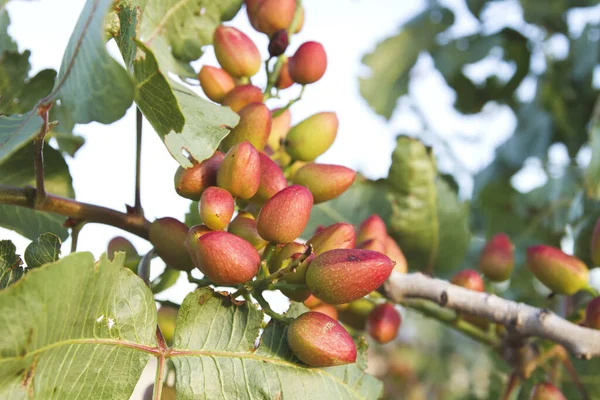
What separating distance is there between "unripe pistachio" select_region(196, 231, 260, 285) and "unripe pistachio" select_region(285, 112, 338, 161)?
0.29 metres

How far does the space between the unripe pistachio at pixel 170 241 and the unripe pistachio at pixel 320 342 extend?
0.17 m

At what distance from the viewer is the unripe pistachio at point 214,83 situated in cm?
97

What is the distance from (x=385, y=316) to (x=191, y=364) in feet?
1.38

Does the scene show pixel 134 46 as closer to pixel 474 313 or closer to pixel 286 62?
pixel 286 62

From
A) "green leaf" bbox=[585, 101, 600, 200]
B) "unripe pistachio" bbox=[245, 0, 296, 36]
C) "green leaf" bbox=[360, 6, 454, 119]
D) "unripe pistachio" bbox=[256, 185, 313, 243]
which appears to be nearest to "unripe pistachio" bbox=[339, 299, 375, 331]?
"unripe pistachio" bbox=[256, 185, 313, 243]

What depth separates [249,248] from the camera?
733 mm

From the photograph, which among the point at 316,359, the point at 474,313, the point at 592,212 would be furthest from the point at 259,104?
the point at 592,212

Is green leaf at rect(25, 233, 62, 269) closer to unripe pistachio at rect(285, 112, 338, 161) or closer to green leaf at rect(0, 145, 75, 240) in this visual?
green leaf at rect(0, 145, 75, 240)

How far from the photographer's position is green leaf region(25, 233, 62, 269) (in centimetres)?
74

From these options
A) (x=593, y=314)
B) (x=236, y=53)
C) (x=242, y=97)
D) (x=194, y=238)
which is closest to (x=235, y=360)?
(x=194, y=238)

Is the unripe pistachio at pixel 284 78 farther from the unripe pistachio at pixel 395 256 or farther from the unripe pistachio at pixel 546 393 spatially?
the unripe pistachio at pixel 546 393

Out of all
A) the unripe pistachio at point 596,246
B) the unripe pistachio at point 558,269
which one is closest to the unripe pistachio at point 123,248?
the unripe pistachio at point 558,269

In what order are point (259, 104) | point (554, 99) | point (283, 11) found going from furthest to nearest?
point (554, 99), point (283, 11), point (259, 104)

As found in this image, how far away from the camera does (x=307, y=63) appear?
39.6 inches
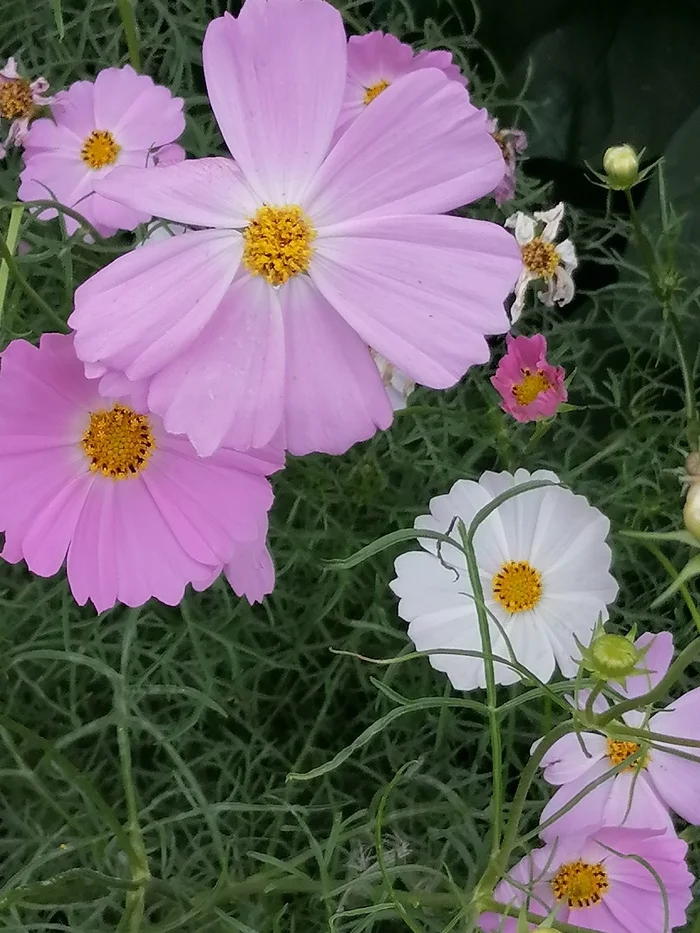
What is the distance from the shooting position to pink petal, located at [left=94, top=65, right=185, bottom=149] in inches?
24.8

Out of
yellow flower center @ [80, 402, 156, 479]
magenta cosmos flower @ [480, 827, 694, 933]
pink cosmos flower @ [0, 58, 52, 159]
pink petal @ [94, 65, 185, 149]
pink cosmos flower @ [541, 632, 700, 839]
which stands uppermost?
pink cosmos flower @ [0, 58, 52, 159]

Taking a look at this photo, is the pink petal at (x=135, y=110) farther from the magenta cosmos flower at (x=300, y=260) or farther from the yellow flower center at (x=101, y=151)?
the magenta cosmos flower at (x=300, y=260)

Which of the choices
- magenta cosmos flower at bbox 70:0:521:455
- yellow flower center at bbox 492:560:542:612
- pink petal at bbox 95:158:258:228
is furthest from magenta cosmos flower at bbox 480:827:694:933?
pink petal at bbox 95:158:258:228

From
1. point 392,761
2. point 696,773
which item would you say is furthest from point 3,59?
point 696,773

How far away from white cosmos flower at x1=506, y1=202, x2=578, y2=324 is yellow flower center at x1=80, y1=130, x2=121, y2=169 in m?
0.30

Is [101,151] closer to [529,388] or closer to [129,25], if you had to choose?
[129,25]

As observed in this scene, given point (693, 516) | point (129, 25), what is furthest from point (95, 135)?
point (693, 516)

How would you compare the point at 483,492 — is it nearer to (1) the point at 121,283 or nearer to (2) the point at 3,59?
(1) the point at 121,283

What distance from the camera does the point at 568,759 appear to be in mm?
Answer: 552

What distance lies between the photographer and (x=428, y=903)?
49 cm

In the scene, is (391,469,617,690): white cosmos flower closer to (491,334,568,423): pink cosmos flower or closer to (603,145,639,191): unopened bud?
(491,334,568,423): pink cosmos flower

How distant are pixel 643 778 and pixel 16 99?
2.17 ft

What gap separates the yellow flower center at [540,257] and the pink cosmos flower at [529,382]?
95 millimetres

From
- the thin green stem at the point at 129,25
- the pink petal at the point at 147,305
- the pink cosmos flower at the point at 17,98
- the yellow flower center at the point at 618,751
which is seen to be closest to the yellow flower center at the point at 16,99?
the pink cosmos flower at the point at 17,98
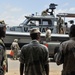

○ ○ ○ ○ ○ ○ ○

TASK BRIEF - Please lay out the rows as a Markdown table with columns Number and Text, starting at the line that contains "How would you" and ending at the last of the rows, both included. Skip blank lines and leave the pictures out.

SOLUTION BELOW -
| Number | Text |
|---|---|
| 1 | How would you compare the point at 483,492 — is it nearer to (1) the point at 121,283 or nearer to (2) the point at 3,59? |
| 2 | (1) the point at 121,283 |
| 3 | What distance from the camera does the point at 568,759 appear to be in mm? |
| 4 | Answer: 552 |
| 5 | What distance lies between the photographer and (x=428, y=903)? |
| 6 | 49 cm |
| 7 | In the scene, is (391,469,617,690): white cosmos flower closer to (491,334,568,423): pink cosmos flower or closer to (603,145,639,191): unopened bud? |
| 8 | (491,334,568,423): pink cosmos flower |
| 9 | How distant are pixel 643 778 and pixel 16 99? |
| 10 | 2.17 ft |
| 11 | What gap separates the yellow flower center at [540,257] and the pink cosmos flower at [529,382]? |
| 12 | 95 millimetres |
| 13 | From |
| 14 | - the thin green stem at the point at 129,25 |
| 15 | - the pink petal at the point at 147,305 |
| 16 | - the pink cosmos flower at the point at 17,98 |
| 17 | - the yellow flower center at the point at 618,751 |
| 18 | which is seen to be closest to the yellow flower center at the point at 16,99? |
| 19 | the pink cosmos flower at the point at 17,98 |